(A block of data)
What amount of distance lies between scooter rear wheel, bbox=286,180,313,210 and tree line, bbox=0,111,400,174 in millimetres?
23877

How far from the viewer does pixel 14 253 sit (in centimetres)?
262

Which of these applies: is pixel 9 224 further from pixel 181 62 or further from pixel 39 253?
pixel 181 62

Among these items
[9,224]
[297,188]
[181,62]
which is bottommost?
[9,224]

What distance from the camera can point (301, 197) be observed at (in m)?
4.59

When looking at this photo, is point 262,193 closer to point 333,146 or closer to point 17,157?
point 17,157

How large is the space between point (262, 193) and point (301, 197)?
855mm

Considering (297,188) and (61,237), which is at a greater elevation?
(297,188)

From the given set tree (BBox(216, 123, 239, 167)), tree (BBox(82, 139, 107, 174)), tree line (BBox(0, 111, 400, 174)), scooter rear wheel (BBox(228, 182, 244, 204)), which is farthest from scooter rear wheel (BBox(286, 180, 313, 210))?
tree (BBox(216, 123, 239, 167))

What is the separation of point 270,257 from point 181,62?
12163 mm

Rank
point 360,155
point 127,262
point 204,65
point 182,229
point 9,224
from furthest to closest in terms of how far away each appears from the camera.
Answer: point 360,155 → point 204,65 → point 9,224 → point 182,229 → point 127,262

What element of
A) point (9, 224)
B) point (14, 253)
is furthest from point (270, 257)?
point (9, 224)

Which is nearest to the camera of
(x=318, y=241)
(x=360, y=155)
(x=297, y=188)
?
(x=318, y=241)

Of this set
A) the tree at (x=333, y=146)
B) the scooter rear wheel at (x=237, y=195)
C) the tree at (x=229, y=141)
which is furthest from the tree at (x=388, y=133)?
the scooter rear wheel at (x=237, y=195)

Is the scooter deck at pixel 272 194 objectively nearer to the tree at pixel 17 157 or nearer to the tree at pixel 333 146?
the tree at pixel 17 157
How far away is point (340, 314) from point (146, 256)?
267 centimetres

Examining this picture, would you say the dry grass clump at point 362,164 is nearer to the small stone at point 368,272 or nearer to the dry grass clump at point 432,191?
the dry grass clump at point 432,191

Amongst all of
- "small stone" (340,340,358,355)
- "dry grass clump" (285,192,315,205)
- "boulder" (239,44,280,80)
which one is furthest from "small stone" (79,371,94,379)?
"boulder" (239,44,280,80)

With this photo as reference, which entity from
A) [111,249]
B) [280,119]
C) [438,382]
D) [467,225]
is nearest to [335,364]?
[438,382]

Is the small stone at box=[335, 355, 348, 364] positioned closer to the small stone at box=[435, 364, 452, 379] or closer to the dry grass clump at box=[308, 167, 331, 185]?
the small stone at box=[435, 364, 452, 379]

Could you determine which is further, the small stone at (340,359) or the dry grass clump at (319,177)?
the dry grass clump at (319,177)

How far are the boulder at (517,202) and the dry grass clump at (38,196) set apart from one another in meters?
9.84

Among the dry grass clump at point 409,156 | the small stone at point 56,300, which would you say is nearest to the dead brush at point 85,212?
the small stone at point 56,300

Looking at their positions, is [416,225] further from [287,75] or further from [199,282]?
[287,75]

→ **Your task**: Reproduce verbatim the lines of the listing, beginning with the line that contains "Looking at their" and continuing through the end of the listing.

→ **Right answer**:
Looking at their positions, is [416,225] further from [287,75] or further from [199,282]?
[287,75]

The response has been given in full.